Contemporary Dataset: Provides metadata like ratings, reviews, publication year, and author but lacks any historical or physical context. The focus is on reader reception rather than the cultural or historical significance of the works.
Comparison: Both datasets provide minimal context on cultural or historical origins, focusing primarily on content for analysis or public reception.
3. Does the dataset reflect any power structures or biases? Historical Dataset: Reflects the bias of selection from the Gutenberg archive, which tends to favor Western and canonical literature, potentially marginalizing non-Western works and alternative narratives.
Contemporary Dataset: Reflects biases inherent in user-generated content, such as popularity biases, potentially marginalizing lesser-known or culturally specific works.
Comparison: Both datasets reflect biases in their content curation: Gutenberg's bias comes from historical preservation practices, while Goodreads reflects modern consumer trends.
4. Are there any notable gaps in the data?
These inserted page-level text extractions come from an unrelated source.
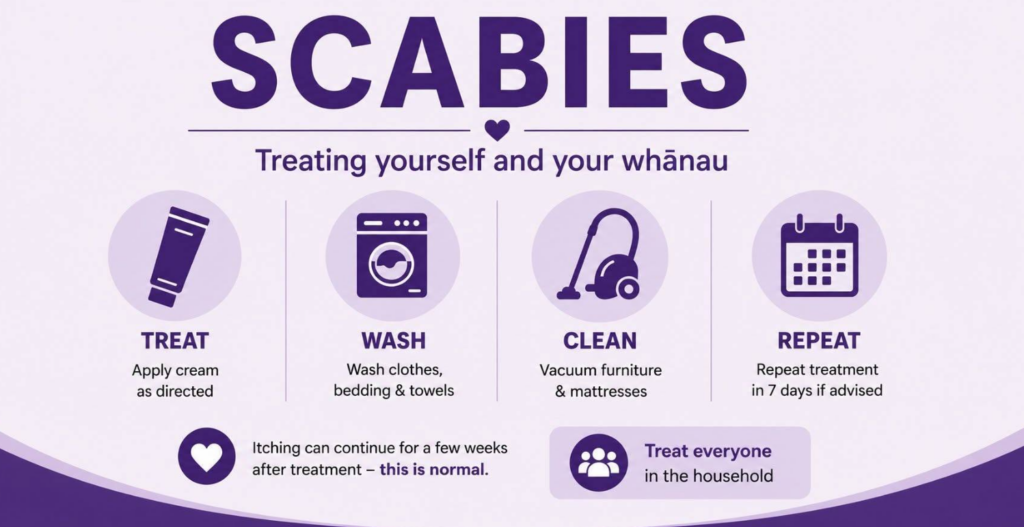 SCABIES

Treating yourself and your whānau

TREAT
Apply cream as directed

WASH
Wash clothes, bedding & towels

CLEAN
Vacuum furniture & mattresses

REPEAT
Repeat treatment in 7 days if advised

Itching can continue for a few weeks after treatment – this is normal.

Treat everyone in the household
Historical Dataset: Missing physical attributes (cover designs, illustrations), and underrepresents non-Western narratives.
Contemporary Dataset: Lacks actual book content (focuses only on reviews/ratings) and cultural context behind the books.
Comparison: The Gutenberg dataset omits physical and cultural context, while the Goodreads dataset omits book content and deeper historical or cultural significance, each driven by technical limitations or focus on usability.